SOURCE EXTRACT ->
"""

Representations of Gullah culture in art and media

The Gullah are African Americans who live in the Lowcountry region of the U.S. states of Georgia, Florida, South Carolina, and North Carolina, in both the coastal plain and the Sea Islands. They developed a creole language, also called Gullah, and a culture with some African influence.

Gullah basket

Historically, the Gullah region extended from the Cape Fear area on North Carolina's coast south to the vicinity of Jacksonville on Florida's coast. The Gullah people and their language are also called Geechee, which may be derived from the name of the Ogeechee River near Savannah, Georgia.[1] Gullah is a term that was originally used to designate the creole dialect of English spoken by Gullah and Geechee people. Over time, its speakers have used this term to formally refer to their creole language and distinctive ethnic identity as a people. The Georgia communities are distinguished by identifying as either "Freshwater Geechee" or "Saltwater Geechee", depending on whether they live on the mainland or the Sea Islands.[2][3][4][5]

A Fourth of July celebration. St. Helena Island, South Carolina. (1939)

"""

TASK SET ->
#1 According to the passage on Gullah culture, what might the name Geechee come from?
#2 Extend the passage on Gullah culture with the paragraph that would come next.
The listing that comes next is drawn from a separate source.

RECORD SET ->
"""

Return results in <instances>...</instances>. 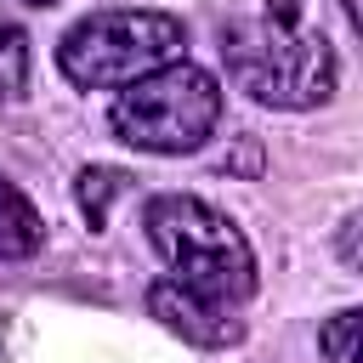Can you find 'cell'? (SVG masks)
Segmentation results:
<instances>
[{
	"label": "cell",
	"instance_id": "obj_9",
	"mask_svg": "<svg viewBox=\"0 0 363 363\" xmlns=\"http://www.w3.org/2000/svg\"><path fill=\"white\" fill-rule=\"evenodd\" d=\"M119 187H125L119 170H85V176H79V204H85V216L102 221V216H108V199H113Z\"/></svg>",
	"mask_w": 363,
	"mask_h": 363
},
{
	"label": "cell",
	"instance_id": "obj_8",
	"mask_svg": "<svg viewBox=\"0 0 363 363\" xmlns=\"http://www.w3.org/2000/svg\"><path fill=\"white\" fill-rule=\"evenodd\" d=\"M23 85H28V40L17 23L0 17V102L23 96Z\"/></svg>",
	"mask_w": 363,
	"mask_h": 363
},
{
	"label": "cell",
	"instance_id": "obj_3",
	"mask_svg": "<svg viewBox=\"0 0 363 363\" xmlns=\"http://www.w3.org/2000/svg\"><path fill=\"white\" fill-rule=\"evenodd\" d=\"M182 51V23L170 11H147V6H119V11H91L79 17L62 45L57 62L74 85L85 91H125L136 79H147L153 68L176 62Z\"/></svg>",
	"mask_w": 363,
	"mask_h": 363
},
{
	"label": "cell",
	"instance_id": "obj_4",
	"mask_svg": "<svg viewBox=\"0 0 363 363\" xmlns=\"http://www.w3.org/2000/svg\"><path fill=\"white\" fill-rule=\"evenodd\" d=\"M108 119L119 142L142 153H199L221 119V85L199 62H164L147 79L125 85Z\"/></svg>",
	"mask_w": 363,
	"mask_h": 363
},
{
	"label": "cell",
	"instance_id": "obj_6",
	"mask_svg": "<svg viewBox=\"0 0 363 363\" xmlns=\"http://www.w3.org/2000/svg\"><path fill=\"white\" fill-rule=\"evenodd\" d=\"M40 244H45L40 210L28 204L23 187H11V182L0 176V261H28Z\"/></svg>",
	"mask_w": 363,
	"mask_h": 363
},
{
	"label": "cell",
	"instance_id": "obj_5",
	"mask_svg": "<svg viewBox=\"0 0 363 363\" xmlns=\"http://www.w3.org/2000/svg\"><path fill=\"white\" fill-rule=\"evenodd\" d=\"M147 312H153L170 335H182L187 346L221 352V346H238V340H244V323H238L221 301H210V295H199V289L176 284V278H159V284L147 289Z\"/></svg>",
	"mask_w": 363,
	"mask_h": 363
},
{
	"label": "cell",
	"instance_id": "obj_1",
	"mask_svg": "<svg viewBox=\"0 0 363 363\" xmlns=\"http://www.w3.org/2000/svg\"><path fill=\"white\" fill-rule=\"evenodd\" d=\"M227 79L261 108H318L335 91V51L306 23L301 0H267L221 28Z\"/></svg>",
	"mask_w": 363,
	"mask_h": 363
},
{
	"label": "cell",
	"instance_id": "obj_11",
	"mask_svg": "<svg viewBox=\"0 0 363 363\" xmlns=\"http://www.w3.org/2000/svg\"><path fill=\"white\" fill-rule=\"evenodd\" d=\"M340 6H346V17H352V28L363 34V0H340Z\"/></svg>",
	"mask_w": 363,
	"mask_h": 363
},
{
	"label": "cell",
	"instance_id": "obj_10",
	"mask_svg": "<svg viewBox=\"0 0 363 363\" xmlns=\"http://www.w3.org/2000/svg\"><path fill=\"white\" fill-rule=\"evenodd\" d=\"M335 255H340V267H352V272L363 278V210L346 216V227L335 233Z\"/></svg>",
	"mask_w": 363,
	"mask_h": 363
},
{
	"label": "cell",
	"instance_id": "obj_7",
	"mask_svg": "<svg viewBox=\"0 0 363 363\" xmlns=\"http://www.w3.org/2000/svg\"><path fill=\"white\" fill-rule=\"evenodd\" d=\"M318 346H323V363H363V306L335 312L318 329Z\"/></svg>",
	"mask_w": 363,
	"mask_h": 363
},
{
	"label": "cell",
	"instance_id": "obj_2",
	"mask_svg": "<svg viewBox=\"0 0 363 363\" xmlns=\"http://www.w3.org/2000/svg\"><path fill=\"white\" fill-rule=\"evenodd\" d=\"M147 238L153 250L176 267V284L221 301V306H238L255 295V255H250V238L204 199L193 193H159L147 204Z\"/></svg>",
	"mask_w": 363,
	"mask_h": 363
},
{
	"label": "cell",
	"instance_id": "obj_12",
	"mask_svg": "<svg viewBox=\"0 0 363 363\" xmlns=\"http://www.w3.org/2000/svg\"><path fill=\"white\" fill-rule=\"evenodd\" d=\"M23 6H62V0H23Z\"/></svg>",
	"mask_w": 363,
	"mask_h": 363
}]
</instances>
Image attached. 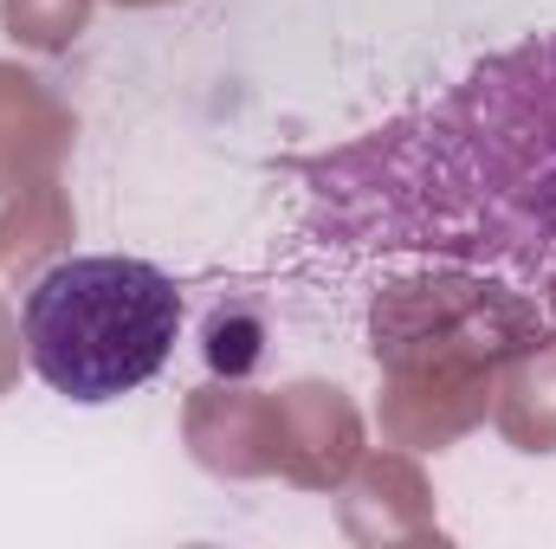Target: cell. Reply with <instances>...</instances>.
I'll list each match as a JSON object with an SVG mask.
<instances>
[{
	"label": "cell",
	"instance_id": "cell-1",
	"mask_svg": "<svg viewBox=\"0 0 556 549\" xmlns=\"http://www.w3.org/2000/svg\"><path fill=\"white\" fill-rule=\"evenodd\" d=\"M311 246L415 253L518 291L556 284V33L479 59L453 91L304 162Z\"/></svg>",
	"mask_w": 556,
	"mask_h": 549
},
{
	"label": "cell",
	"instance_id": "cell-2",
	"mask_svg": "<svg viewBox=\"0 0 556 549\" xmlns=\"http://www.w3.org/2000/svg\"><path fill=\"white\" fill-rule=\"evenodd\" d=\"M20 343L52 395L111 408L168 369L181 343V284L130 253L59 259L20 297Z\"/></svg>",
	"mask_w": 556,
	"mask_h": 549
}]
</instances>
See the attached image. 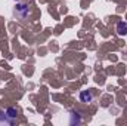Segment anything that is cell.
<instances>
[{"instance_id":"obj_2","label":"cell","mask_w":127,"mask_h":126,"mask_svg":"<svg viewBox=\"0 0 127 126\" xmlns=\"http://www.w3.org/2000/svg\"><path fill=\"white\" fill-rule=\"evenodd\" d=\"M80 101H81V102H92V101H93V94H92V91H81V92H80Z\"/></svg>"},{"instance_id":"obj_5","label":"cell","mask_w":127,"mask_h":126,"mask_svg":"<svg viewBox=\"0 0 127 126\" xmlns=\"http://www.w3.org/2000/svg\"><path fill=\"white\" fill-rule=\"evenodd\" d=\"M0 123H6V125H12V123H15V122H12L9 117H7V114H6V111H0Z\"/></svg>"},{"instance_id":"obj_1","label":"cell","mask_w":127,"mask_h":126,"mask_svg":"<svg viewBox=\"0 0 127 126\" xmlns=\"http://www.w3.org/2000/svg\"><path fill=\"white\" fill-rule=\"evenodd\" d=\"M13 13H15L16 18L25 19V18H28V15H30V7H28L27 3H16V6H15V9H13Z\"/></svg>"},{"instance_id":"obj_3","label":"cell","mask_w":127,"mask_h":126,"mask_svg":"<svg viewBox=\"0 0 127 126\" xmlns=\"http://www.w3.org/2000/svg\"><path fill=\"white\" fill-rule=\"evenodd\" d=\"M117 34L118 36H126L127 34V22L126 21H120L117 24Z\"/></svg>"},{"instance_id":"obj_4","label":"cell","mask_w":127,"mask_h":126,"mask_svg":"<svg viewBox=\"0 0 127 126\" xmlns=\"http://www.w3.org/2000/svg\"><path fill=\"white\" fill-rule=\"evenodd\" d=\"M4 111H6L7 117H9L12 122H16V117H18V111H16V108H13V107H9V108H6Z\"/></svg>"}]
</instances>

"""

RESULTS FOR THE EXERCISE ->
#1 It may come from the name of the Ogeechee River near Savannah, Georgia.

#2
Because of a period of relative isolation from whites while working on large plantations in rural areas, the Africans, enslaved from a variety of Central and West African ethnic groups, developed a creole culture that has preserved much of their African linguistic and cultural heritage from various peoples; in addition, they absorbed new influences from the region. The Gullah people speak an English-based creole language containing many African loanwords and influenced by African languages in grammar and sentence structure. Sometimes referred to as "Sea Island Creole" by linguists and scholars, the Gullah language is sometimes likened to Bahamian Creole, Barbadian Creole, Guyanese Creole, Belizean Creole, Jamaican Patois and the Krio language of West Africa. Gullah crafts, farming and fishing traditions, folk beliefs, music, rice-based cuisine and story-telling traditions all exhibit strong influences from Central and West African cultures.[6][7][8][9]

"Old plantation" (1790) demonstrates the cultural retention of Gullah people with aspects such as the banjo and broom hopping.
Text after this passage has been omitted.